I am struggling with creating the appropriate model matrix for the type of comparisons I want to make. The data I have are from four different yeast strains, two conditions, and three replicates (total of 24 samples) (ex: Y184-YPD-rep1, Y184-NaCl-rep1, etc.). I want to make comparisons between the two conditions within a strain and make comparisons between the strains in each condition. I need to account for a strain-condition interaction as well as their additive effect in my model, so my first design was:
design.1<-model.matrix(~0 + strain*condition + rep)

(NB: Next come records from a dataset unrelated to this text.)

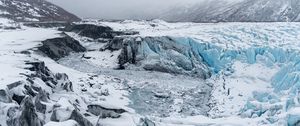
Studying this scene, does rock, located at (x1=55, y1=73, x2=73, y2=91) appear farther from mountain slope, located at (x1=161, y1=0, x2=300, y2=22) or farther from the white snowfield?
mountain slope, located at (x1=161, y1=0, x2=300, y2=22)

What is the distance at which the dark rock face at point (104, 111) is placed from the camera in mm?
21953

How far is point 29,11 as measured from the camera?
9031 cm

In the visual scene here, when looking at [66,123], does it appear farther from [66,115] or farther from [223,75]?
[223,75]

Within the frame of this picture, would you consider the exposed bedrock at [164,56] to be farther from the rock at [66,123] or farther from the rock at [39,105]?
the rock at [66,123]

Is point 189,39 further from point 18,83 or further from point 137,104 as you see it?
point 18,83

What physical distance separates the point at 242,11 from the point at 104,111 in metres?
115

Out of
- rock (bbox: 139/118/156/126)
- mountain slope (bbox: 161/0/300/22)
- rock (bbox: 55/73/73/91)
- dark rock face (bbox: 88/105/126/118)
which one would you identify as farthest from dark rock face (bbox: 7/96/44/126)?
mountain slope (bbox: 161/0/300/22)

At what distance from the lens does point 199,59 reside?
3547 centimetres

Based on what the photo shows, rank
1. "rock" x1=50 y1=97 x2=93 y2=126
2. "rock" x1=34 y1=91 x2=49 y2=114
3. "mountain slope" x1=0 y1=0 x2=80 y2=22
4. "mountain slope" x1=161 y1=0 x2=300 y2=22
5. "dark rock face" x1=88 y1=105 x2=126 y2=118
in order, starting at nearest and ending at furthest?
"rock" x1=50 y1=97 x2=93 y2=126 < "rock" x1=34 y1=91 x2=49 y2=114 < "dark rock face" x1=88 y1=105 x2=126 y2=118 < "mountain slope" x1=0 y1=0 x2=80 y2=22 < "mountain slope" x1=161 y1=0 x2=300 y2=22

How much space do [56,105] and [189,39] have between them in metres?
18.1

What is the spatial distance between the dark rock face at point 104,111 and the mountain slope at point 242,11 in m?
86.9

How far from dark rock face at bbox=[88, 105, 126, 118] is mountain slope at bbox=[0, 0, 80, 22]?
5690 centimetres

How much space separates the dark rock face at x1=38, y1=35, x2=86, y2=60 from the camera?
38.8m

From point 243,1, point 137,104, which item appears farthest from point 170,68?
point 243,1
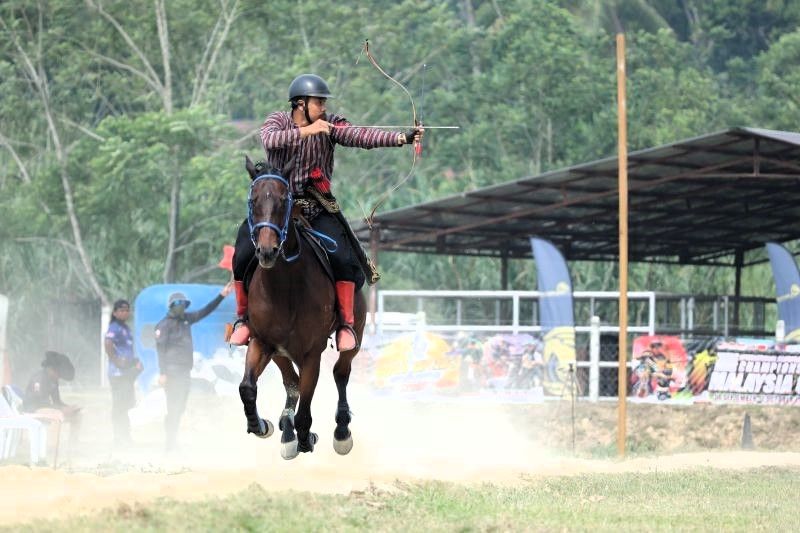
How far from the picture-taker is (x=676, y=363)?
83.1ft

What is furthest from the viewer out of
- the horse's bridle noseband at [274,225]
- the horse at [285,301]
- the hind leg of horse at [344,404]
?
the hind leg of horse at [344,404]

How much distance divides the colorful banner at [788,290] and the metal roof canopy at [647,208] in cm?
145

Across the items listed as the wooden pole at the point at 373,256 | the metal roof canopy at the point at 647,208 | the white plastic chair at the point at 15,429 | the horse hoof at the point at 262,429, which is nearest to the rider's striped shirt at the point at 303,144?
the horse hoof at the point at 262,429

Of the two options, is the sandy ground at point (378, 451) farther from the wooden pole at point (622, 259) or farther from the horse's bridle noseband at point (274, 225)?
the horse's bridle noseband at point (274, 225)

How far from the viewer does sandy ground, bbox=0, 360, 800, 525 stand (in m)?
12.4

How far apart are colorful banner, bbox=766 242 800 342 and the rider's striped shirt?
15458 millimetres

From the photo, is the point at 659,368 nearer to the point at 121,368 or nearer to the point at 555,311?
the point at 555,311

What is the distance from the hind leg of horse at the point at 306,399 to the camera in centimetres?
1247

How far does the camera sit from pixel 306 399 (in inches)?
500

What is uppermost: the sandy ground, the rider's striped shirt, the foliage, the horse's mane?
the foliage

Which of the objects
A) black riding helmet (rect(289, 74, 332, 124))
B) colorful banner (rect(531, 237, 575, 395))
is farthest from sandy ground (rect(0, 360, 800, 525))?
black riding helmet (rect(289, 74, 332, 124))

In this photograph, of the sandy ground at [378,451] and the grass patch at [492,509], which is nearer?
the grass patch at [492,509]

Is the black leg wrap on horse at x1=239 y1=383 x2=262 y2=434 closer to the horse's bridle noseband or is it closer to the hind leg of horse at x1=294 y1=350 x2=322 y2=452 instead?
the hind leg of horse at x1=294 y1=350 x2=322 y2=452

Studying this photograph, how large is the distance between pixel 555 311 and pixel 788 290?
13.6 ft
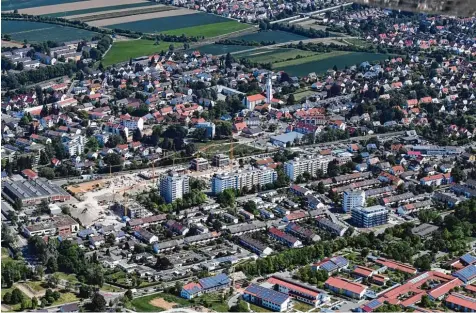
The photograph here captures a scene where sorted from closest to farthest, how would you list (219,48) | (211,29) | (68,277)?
1. (68,277)
2. (219,48)
3. (211,29)

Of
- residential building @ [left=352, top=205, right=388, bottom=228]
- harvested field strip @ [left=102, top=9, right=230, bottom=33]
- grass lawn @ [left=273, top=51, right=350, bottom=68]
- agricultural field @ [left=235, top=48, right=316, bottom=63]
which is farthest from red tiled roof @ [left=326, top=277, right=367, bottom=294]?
harvested field strip @ [left=102, top=9, right=230, bottom=33]

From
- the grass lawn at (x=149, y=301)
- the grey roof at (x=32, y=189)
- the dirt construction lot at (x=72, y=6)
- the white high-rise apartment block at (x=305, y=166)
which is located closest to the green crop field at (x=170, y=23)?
the dirt construction lot at (x=72, y=6)

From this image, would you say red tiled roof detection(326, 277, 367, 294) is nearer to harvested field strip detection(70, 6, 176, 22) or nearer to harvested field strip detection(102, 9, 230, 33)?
harvested field strip detection(102, 9, 230, 33)

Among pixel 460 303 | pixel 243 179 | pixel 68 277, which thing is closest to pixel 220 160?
pixel 243 179

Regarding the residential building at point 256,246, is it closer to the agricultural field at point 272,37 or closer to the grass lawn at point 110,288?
the grass lawn at point 110,288

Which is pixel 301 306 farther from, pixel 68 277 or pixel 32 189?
pixel 32 189
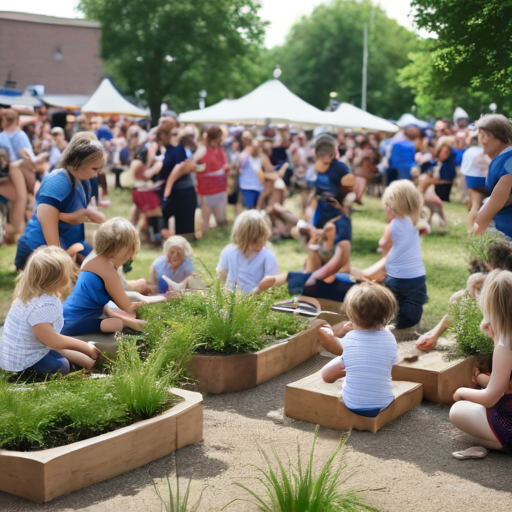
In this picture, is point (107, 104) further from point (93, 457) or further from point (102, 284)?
point (93, 457)

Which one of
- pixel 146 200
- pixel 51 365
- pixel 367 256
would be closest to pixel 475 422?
pixel 51 365

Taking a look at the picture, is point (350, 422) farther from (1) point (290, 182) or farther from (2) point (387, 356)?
(1) point (290, 182)

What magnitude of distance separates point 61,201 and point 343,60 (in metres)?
59.0

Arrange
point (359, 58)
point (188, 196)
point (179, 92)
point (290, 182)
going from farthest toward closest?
point (359, 58) → point (179, 92) → point (290, 182) → point (188, 196)

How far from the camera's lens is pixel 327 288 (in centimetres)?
677

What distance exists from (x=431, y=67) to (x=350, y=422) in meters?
4.24

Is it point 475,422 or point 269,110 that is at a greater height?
point 269,110

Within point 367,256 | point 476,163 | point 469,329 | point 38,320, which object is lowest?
point 367,256

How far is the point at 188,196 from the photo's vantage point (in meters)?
10.7

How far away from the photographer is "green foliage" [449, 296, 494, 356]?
4859 millimetres

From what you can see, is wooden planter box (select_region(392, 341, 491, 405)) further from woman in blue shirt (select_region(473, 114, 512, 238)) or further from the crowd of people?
woman in blue shirt (select_region(473, 114, 512, 238))

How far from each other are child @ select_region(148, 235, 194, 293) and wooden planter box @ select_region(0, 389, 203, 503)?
2676mm

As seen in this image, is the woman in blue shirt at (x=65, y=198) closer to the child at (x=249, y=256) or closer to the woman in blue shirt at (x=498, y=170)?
the child at (x=249, y=256)

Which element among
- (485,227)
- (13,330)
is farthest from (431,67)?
(13,330)
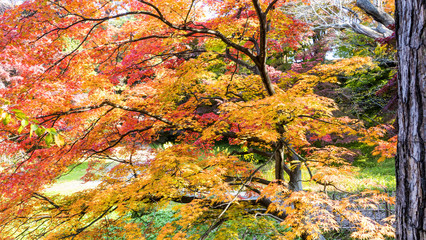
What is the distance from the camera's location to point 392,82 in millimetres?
6402

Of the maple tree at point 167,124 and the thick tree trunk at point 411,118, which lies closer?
the thick tree trunk at point 411,118

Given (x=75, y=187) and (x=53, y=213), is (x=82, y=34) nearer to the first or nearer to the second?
(x=53, y=213)

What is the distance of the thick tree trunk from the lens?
121 cm

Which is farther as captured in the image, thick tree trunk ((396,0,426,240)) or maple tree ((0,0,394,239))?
maple tree ((0,0,394,239))

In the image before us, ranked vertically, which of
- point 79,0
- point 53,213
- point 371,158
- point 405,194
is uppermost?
point 79,0

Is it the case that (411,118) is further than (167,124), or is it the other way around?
(167,124)

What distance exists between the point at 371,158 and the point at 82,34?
10.2 m

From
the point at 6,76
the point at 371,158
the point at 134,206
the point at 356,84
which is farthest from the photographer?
the point at 6,76

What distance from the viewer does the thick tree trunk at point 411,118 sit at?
47.5 inches

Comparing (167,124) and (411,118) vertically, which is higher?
(411,118)

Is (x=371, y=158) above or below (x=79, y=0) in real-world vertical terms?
below

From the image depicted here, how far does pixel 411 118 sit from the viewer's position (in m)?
1.25

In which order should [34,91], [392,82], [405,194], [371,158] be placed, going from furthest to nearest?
[371,158]
[392,82]
[34,91]
[405,194]

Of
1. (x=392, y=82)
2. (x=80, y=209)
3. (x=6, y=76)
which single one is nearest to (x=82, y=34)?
(x=80, y=209)
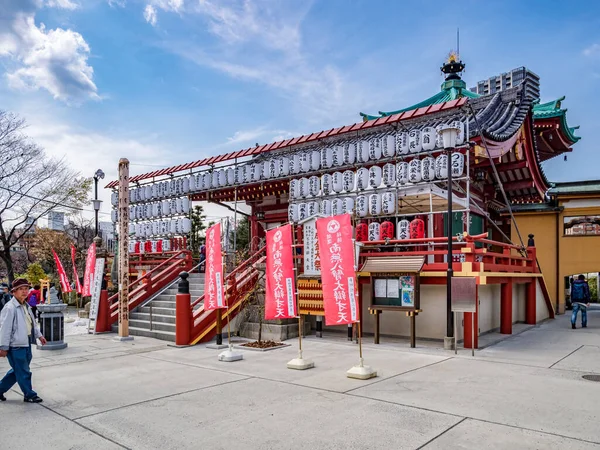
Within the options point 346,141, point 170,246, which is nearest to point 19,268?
point 170,246

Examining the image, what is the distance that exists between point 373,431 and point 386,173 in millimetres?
8871

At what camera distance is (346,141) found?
49.8 ft

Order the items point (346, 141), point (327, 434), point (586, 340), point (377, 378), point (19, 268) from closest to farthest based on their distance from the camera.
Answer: point (327, 434), point (377, 378), point (586, 340), point (346, 141), point (19, 268)

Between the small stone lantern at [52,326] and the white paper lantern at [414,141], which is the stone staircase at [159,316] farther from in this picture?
the white paper lantern at [414,141]

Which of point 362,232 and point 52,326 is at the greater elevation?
point 362,232

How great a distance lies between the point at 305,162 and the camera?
15258 millimetres

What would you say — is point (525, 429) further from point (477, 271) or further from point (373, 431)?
point (477, 271)

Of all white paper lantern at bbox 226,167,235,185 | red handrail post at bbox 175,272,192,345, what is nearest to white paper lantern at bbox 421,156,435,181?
red handrail post at bbox 175,272,192,345

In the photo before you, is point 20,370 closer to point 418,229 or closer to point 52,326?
point 52,326

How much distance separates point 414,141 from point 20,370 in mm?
10283

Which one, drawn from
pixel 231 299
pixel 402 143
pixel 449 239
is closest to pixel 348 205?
A: pixel 402 143

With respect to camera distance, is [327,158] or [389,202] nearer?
[389,202]

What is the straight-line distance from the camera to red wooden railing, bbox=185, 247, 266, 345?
1255 cm

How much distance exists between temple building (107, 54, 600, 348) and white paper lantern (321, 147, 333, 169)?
4 centimetres
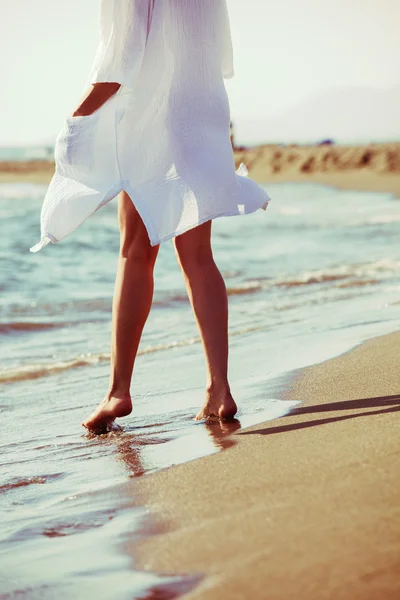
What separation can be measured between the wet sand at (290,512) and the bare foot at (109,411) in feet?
1.23

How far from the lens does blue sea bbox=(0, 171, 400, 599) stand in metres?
1.89

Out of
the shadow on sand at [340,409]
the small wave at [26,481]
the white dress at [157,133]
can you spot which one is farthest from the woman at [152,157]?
the small wave at [26,481]

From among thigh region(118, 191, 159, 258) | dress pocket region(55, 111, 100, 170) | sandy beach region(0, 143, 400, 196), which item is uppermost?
dress pocket region(55, 111, 100, 170)


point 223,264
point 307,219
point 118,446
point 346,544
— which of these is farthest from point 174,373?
point 307,219

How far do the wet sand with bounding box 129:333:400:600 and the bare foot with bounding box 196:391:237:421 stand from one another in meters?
0.20

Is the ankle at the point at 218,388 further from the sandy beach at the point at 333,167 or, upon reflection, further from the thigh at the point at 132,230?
the sandy beach at the point at 333,167

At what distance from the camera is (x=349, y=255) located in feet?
32.5

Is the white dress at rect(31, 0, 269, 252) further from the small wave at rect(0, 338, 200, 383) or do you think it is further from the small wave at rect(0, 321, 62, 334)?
the small wave at rect(0, 321, 62, 334)

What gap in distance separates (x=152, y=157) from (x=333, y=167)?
32986 mm

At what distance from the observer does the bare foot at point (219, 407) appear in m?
Answer: 2.94

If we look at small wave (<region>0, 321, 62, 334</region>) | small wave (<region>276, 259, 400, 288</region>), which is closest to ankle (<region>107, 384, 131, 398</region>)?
small wave (<region>0, 321, 62, 334</region>)

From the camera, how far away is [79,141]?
9.44 ft

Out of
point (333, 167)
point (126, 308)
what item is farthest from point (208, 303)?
point (333, 167)

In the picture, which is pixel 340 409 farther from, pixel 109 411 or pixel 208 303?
pixel 109 411
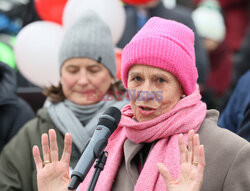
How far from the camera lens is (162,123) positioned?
244cm

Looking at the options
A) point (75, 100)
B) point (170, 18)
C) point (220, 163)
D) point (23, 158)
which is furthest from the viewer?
point (170, 18)

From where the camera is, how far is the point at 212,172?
2.33m

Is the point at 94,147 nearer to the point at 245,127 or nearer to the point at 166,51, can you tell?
the point at 166,51

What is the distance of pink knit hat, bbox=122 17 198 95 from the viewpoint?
2.46 meters

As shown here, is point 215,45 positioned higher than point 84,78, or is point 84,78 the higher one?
point 84,78

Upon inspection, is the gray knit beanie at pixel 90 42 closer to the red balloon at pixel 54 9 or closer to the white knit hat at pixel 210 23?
the red balloon at pixel 54 9

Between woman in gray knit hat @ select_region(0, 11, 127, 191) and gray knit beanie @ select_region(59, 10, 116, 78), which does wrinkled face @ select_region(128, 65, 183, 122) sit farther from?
gray knit beanie @ select_region(59, 10, 116, 78)

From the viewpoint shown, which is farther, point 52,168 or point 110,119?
point 52,168

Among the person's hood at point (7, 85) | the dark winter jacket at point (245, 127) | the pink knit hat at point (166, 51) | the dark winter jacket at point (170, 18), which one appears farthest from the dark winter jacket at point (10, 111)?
the dark winter jacket at point (245, 127)

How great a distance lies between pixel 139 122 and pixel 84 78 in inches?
39.7

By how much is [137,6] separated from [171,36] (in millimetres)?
2603

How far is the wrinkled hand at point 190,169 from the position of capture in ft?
6.94

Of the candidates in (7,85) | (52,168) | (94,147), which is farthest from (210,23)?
(94,147)

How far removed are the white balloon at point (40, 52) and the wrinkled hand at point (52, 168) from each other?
1663 millimetres
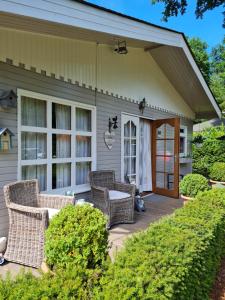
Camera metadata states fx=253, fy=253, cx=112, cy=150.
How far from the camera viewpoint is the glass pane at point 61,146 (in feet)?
14.1

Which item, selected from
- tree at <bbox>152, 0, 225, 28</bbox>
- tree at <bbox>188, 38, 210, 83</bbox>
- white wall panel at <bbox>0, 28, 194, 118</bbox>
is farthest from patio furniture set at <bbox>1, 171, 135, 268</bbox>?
tree at <bbox>188, 38, 210, 83</bbox>

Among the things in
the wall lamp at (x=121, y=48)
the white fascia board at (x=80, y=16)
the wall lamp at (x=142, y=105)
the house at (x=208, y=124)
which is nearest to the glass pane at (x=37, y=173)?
the white fascia board at (x=80, y=16)

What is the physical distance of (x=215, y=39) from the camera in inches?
1059

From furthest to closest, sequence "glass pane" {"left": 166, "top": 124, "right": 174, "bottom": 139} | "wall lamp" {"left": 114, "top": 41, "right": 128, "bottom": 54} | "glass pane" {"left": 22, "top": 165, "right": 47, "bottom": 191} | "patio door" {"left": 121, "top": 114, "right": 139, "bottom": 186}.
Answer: "glass pane" {"left": 166, "top": 124, "right": 174, "bottom": 139} → "patio door" {"left": 121, "top": 114, "right": 139, "bottom": 186} → "wall lamp" {"left": 114, "top": 41, "right": 128, "bottom": 54} → "glass pane" {"left": 22, "top": 165, "right": 47, "bottom": 191}

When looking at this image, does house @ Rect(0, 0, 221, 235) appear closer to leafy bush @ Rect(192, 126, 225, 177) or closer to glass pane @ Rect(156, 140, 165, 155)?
glass pane @ Rect(156, 140, 165, 155)

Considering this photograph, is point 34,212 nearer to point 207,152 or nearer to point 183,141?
point 183,141

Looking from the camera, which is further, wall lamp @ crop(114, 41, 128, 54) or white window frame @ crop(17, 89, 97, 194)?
wall lamp @ crop(114, 41, 128, 54)

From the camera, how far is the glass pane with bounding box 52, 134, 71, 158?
429cm

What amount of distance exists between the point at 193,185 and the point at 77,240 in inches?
145

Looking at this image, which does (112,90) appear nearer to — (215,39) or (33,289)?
(33,289)

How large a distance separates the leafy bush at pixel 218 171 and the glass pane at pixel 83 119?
20.6 ft

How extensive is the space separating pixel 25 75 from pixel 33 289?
3038mm

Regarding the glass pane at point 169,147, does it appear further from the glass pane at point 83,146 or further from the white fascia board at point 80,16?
the white fascia board at point 80,16

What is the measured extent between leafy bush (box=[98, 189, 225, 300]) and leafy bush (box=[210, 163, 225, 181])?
269 inches
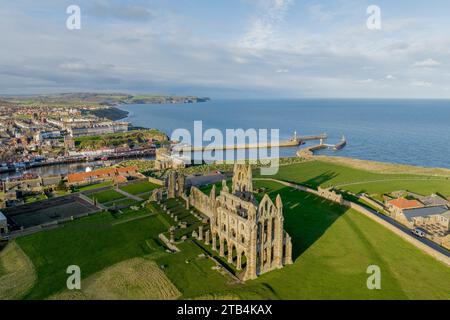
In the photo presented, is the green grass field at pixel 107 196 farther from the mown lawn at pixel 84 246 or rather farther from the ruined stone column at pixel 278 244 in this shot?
the ruined stone column at pixel 278 244

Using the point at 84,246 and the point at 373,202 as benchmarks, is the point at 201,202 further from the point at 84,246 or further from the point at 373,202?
the point at 373,202

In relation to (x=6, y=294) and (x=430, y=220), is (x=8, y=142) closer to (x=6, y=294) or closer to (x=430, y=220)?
(x=6, y=294)

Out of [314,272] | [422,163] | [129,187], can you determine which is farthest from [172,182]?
[422,163]

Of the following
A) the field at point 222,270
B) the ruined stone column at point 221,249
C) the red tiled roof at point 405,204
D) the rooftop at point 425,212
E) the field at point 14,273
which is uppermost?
the red tiled roof at point 405,204

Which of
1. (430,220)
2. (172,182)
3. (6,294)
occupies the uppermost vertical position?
(172,182)

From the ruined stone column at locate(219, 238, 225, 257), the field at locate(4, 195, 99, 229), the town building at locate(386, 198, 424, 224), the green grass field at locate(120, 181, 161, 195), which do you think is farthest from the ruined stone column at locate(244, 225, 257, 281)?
the green grass field at locate(120, 181, 161, 195)

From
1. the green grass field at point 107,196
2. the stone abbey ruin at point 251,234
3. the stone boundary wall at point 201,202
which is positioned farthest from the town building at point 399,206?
the green grass field at point 107,196
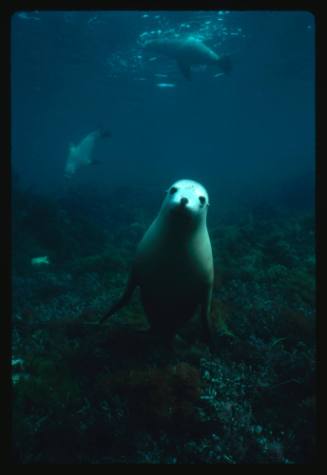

but then the column names for this design are:
colnames(design.1) [1] "strainbcy1" "strainira2" "strainira2bcy1" "strainY184"
[5] "conditionYPD" "rep2" "rep3" "strainira2:conditionYPD"
[9] "strainira2bcy1:conditionYPD" "strainY184:conditionYPD"
which to me makes it seem like the NaCl condition isn't there, and I can't make a comparison with it?
So I've also tried this model, which accounts for only the interaction between strain and condition:
design.2<-model.matrix(~0 + strain:condition + rep)
and the column names makes it seem like everything is being accounted for
colnames(design.2) [1] "rep1" "rep2" "rep3"
[4] "strainbcy1:conditionNaCl" "strainira2:conditionNaCl" "strainira2bcy1:conditionNaCl" [7] "strainY184:conditionNaCl" "strainbcy1:conditionYPD" "strainira2:conditionYPD"
[10] "strainira2bcy1:conditionYPD" "strainY184:conditionYPD"
But then moving on to modeling the dispersion with design.2, I get an error that I can't really figure out how to fix:
> my.yglm<-estimateDisp(my.dge, design.2)
Error in glmFit.default(sely, design, offset = seloffset, dispersion = 0.05, :
Design matrix not of full rank. The following coefficients not estimable:
strainY184:conditionYPD
I've been messing around with a bunch other models, but nothing gives me the coefficient names I want in order to set the contrasts I want.
In another design, I use a grouping factor that combines the strain and condition into one (strain_condition -> listed like Y184_YPD
) so I'm not considering the strain and condition separately, but I'm worried that it's not really accounting for the interaction I expect:
design.3<-model.matrix(~0 + strain_condition+rep) colnames(design.3) [1] "strain_conditionbcy1_NaCl" "strain_conditionbcy1_YPD" "strain_conditionira2_NaCl" "strain_conditionira2_YPD" "strain_conditionira2bcy1_NaCl" "strain_conditionira2bcy1_YPD" [7] "strain_conditionY184_NaCl" "strain_conditionY184_YPD" "rep2" "rep3"
Any advice on where to go from here would be great!
You cross-posted this on Biostars: https://www.biostars.org/p/428073/
In future, when you do this, could you please mention this clearly in your question so that neither community duplicates efforts. We are volunteers here, after all. Thank you!